En aquel momento cortesano, la coreografía era solo una parte de esos “drames dansés” que son los ballets, que pueden considerarse como el equivalente de las comedias y espectáculos musicales de hoy, donde se conjuga narración hablada, música, canto y baile, maquinarias teatrales, escenografías y decorados suntuosos e incluso fuegos artificiales.
Los organizadores de estos momentos de baile -a quienes hoy llamaríamos coreógrafos- eran nombrados “compositeurs de ballets”. Término doblemente justificado. Por un lado, utilizan como material base de sus «coreografías», no precisamente los pasos de su invención, sino aquellos que procedían de las danzas populares del momento: la allemande, la gavotte, la pavane, la sarabande, la bourrée, etc.
Por otro lado, los fragmentos donde los bailarines (que no eran profesionales de la danza, sino nobles que han aprendido a bailar muy bien), saben en qué momento organizan un baile procesional, dibujaban determinada figura geométrica en correspondencia con el espacio, el partenaire, pero, sobre todo, coordinados con el ritmo musical, la marcha y el ambiente espectacular.
Sin embargo, a fines del siglo XVI, los teóricos del ballet, la mayoría de ellos italianos, comienzan a definir “pasos”, que gradualmente se convertirán en la materia prima para las coreografías por venir, y que se llamará, metafóricamente, “vocabulario coreográfico”.
La llegada al poder de Luis XIV, “roi danseur”, hace evolucionar muy rápidamente la idea de la danza que gradualmente se concebirá como una ingeniosa inventiva gestual hábilmente compuesta, definición esta asociada a la palabra “coreografía”, todavía considerada así por muchos especialistas de la danza. En 1661, Luis XIV crea la Real Academia de Danza, entre reglas y disposiciones invariantes de “ser-en-danza”, los primeros bailarines profesionales entran en escena.

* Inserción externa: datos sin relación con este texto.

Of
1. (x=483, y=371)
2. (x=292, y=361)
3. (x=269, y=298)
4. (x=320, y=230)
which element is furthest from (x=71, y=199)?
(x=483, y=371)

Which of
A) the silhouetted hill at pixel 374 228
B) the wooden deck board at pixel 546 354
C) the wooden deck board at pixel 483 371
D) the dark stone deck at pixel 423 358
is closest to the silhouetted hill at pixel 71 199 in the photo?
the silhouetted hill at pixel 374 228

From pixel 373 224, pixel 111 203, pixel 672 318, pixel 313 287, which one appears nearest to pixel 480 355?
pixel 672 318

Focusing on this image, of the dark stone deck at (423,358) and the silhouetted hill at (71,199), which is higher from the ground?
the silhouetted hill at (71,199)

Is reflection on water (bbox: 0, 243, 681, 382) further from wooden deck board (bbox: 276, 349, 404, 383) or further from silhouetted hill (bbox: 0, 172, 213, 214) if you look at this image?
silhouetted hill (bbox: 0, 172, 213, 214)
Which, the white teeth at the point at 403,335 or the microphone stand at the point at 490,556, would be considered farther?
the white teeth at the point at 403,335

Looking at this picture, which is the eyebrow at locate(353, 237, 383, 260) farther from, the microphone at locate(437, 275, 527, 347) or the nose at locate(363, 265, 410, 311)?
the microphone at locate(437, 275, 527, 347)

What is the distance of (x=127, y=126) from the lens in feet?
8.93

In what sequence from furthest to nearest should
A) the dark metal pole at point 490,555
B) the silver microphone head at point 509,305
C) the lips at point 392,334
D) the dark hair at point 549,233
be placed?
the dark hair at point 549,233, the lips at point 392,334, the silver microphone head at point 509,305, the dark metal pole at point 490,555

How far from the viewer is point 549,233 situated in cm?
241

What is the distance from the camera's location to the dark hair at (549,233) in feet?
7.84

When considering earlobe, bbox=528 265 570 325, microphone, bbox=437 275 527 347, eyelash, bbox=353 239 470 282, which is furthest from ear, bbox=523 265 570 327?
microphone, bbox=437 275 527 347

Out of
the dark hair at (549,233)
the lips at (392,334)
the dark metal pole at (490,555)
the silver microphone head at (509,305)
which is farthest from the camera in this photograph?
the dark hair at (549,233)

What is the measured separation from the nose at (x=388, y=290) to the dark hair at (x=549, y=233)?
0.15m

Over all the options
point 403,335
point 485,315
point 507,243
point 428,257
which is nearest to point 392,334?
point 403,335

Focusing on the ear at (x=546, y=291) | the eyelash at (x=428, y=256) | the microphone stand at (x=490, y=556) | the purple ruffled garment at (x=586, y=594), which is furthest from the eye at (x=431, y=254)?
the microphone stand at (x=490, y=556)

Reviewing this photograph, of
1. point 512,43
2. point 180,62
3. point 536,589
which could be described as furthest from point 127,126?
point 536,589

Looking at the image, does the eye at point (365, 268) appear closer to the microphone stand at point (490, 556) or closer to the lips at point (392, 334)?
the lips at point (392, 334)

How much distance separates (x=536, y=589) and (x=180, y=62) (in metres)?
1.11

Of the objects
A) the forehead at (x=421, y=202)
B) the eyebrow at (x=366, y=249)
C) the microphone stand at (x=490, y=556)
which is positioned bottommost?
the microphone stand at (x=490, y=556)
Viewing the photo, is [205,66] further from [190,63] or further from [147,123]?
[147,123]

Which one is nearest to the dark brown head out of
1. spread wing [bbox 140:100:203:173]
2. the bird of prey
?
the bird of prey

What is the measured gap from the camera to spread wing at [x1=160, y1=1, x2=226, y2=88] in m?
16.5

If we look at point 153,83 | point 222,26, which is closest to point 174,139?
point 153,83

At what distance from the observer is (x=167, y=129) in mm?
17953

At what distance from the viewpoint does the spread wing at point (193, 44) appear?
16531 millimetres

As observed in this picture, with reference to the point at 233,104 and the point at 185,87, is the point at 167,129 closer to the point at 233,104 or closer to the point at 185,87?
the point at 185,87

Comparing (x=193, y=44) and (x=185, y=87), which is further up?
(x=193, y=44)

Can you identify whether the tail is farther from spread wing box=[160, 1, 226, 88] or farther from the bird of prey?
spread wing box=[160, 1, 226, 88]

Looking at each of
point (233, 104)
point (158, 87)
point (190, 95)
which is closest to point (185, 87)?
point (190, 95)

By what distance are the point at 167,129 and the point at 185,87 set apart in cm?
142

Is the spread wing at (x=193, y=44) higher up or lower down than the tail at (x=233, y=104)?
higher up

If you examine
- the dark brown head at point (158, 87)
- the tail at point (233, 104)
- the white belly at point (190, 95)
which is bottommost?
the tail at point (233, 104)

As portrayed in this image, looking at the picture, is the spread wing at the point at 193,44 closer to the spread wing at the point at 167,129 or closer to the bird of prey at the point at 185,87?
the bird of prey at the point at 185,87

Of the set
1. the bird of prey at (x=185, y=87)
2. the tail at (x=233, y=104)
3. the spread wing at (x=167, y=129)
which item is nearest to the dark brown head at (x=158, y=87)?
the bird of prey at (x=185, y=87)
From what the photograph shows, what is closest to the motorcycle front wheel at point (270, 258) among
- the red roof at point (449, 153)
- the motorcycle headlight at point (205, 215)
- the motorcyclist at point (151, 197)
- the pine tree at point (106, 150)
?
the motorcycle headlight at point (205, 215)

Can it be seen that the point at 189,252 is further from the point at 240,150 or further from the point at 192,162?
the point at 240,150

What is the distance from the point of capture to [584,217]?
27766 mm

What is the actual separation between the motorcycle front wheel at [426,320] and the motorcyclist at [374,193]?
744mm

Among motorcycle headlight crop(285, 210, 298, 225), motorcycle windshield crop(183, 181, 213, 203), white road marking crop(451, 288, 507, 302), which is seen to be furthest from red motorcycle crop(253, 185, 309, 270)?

En la perspectiva histórica, creadores, intérpretes, teóricos, historiadores, críticos e instituciones, han continuado posicionándose de diversas maneras en torno a este concepto, estrechamente vinculado a la danza como arte. Las nociones más difundidas se vinculan a paradigmas muy atados a la danza clásica y moderna de mediados del siglo XX; aun así, hoy por hoy, la coreografía, ese arte complejo y difícil, viene abrazando otros posicionamientos.
En principio, se apuesta por esa mente-cuerpo que se transfigura en la medida que se dinamita de saberes diversos y se vuelve cómplice de las correlaciones más antojadas. Escribir para el cuerpo presupone, en principio, saber que “somos cuerpos” culturalmente atravesados por memorias, olvidos, antojos, suposiciones y pensamiento. Y, el pensamiento coreográfico –como todo acto reflexivo- se entrena y amplifica en la medida que el creador estudie y se torne cuerpo cultivado. Sí, como Marcel Proust, más allá de la génesis e inspiración del acto, todo lo creado deberá cobrar forma y solidez.